Former THQ boss Danny Bilson has plans to revive the canceled Guillermo del Toro video game project Insane, he told VG247.

"I haven't heard that he's doing anything with it yet, although I do have an idea how to revive it, and I'm gonna speak to him soon," Bilson said.

Publisher THQ announced in 2012 its decision to cancel pre-production on the horror title made in development with the Hellboy director, returning all IP rights to the director at the time.

Insane was previously in development at Volition Inc., the studio responsible for developing THQ's Saints Row and Red Faction franchises. The survival horror title was announced at the Spike Video Game Awards in 2010 by del Toro. It was originally slated for a 2013 release, planned as a trilogy of games.

"As much as I can tell you about it is that it was an action adventure game with really great environments, story and characters, and it was period and very Lovecraftian," Bilson continued. "I don't wanna spoil it, in the hope that Guillermo wants to go further with it.

"It was really atmospheric, a great world. There were environments in that game that players have never been through before. It had a really interesting narrative, a really great character that the player inhabited in it.

"It was at Volition for at least a year towards the end there. The people who really worked on it were at Volition. There were probably I don't remember exactly about 35 people working on it in preproduction, doing some prototyping and working on some technology, things like that.

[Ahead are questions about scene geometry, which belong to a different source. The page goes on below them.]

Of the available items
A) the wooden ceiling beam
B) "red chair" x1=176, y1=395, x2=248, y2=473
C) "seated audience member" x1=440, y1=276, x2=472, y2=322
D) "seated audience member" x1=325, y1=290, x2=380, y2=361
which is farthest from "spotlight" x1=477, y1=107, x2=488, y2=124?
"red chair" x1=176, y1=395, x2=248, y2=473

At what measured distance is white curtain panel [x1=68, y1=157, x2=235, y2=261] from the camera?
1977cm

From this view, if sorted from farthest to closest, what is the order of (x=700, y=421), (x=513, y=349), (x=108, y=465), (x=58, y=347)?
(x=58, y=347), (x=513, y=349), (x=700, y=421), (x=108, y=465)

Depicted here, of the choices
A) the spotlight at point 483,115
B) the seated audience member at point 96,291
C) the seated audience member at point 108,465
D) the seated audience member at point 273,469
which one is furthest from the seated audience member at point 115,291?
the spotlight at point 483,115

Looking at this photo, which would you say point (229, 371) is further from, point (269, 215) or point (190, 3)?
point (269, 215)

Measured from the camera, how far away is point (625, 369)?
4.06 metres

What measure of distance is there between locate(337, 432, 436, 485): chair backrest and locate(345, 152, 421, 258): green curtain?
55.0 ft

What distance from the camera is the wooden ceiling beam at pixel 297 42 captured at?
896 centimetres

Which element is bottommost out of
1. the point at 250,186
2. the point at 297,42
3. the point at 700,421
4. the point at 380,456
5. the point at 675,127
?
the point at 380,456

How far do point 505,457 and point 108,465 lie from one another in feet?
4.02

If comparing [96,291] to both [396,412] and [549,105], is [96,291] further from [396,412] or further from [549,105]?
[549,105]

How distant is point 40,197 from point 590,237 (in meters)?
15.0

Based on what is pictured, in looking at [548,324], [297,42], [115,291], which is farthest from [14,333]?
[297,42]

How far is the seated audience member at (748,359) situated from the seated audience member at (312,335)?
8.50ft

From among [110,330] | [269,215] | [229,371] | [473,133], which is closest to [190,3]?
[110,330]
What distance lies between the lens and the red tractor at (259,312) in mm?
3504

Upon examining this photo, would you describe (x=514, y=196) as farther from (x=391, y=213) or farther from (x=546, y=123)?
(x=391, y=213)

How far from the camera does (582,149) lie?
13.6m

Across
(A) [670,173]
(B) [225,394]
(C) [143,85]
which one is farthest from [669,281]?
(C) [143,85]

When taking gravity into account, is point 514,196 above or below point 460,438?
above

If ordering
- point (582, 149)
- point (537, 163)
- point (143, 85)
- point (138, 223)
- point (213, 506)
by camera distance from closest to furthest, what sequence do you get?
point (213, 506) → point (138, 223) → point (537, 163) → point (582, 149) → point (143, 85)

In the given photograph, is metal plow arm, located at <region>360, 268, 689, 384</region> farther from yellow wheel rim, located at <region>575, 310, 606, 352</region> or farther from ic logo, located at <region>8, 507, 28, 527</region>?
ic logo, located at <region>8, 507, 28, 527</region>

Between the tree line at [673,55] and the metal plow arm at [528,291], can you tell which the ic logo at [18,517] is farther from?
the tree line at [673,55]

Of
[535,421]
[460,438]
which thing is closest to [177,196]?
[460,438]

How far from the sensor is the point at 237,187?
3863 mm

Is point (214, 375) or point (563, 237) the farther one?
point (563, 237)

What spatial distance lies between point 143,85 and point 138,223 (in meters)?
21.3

They were very passionate about it at Volition."

By late 2012, del Toro himself stated he was in talks with developers over continuing production on the cancelled game, singling out Valve as an ideal candidate. One year later, the director confirmed he may have found a studio to develop Insane.

"We are in talks with a very, very big company. I can't say who, but it's one of the big ones. They really responded to the game, they responded to what we were trying," he said at the time.

"Some of the devices of the game I need to update, because now I've seen them in other games that just came out. That always happens. But the principle we're trying to do with the game is to make it a really immersive narrative experience. It's still a really challenging proposal."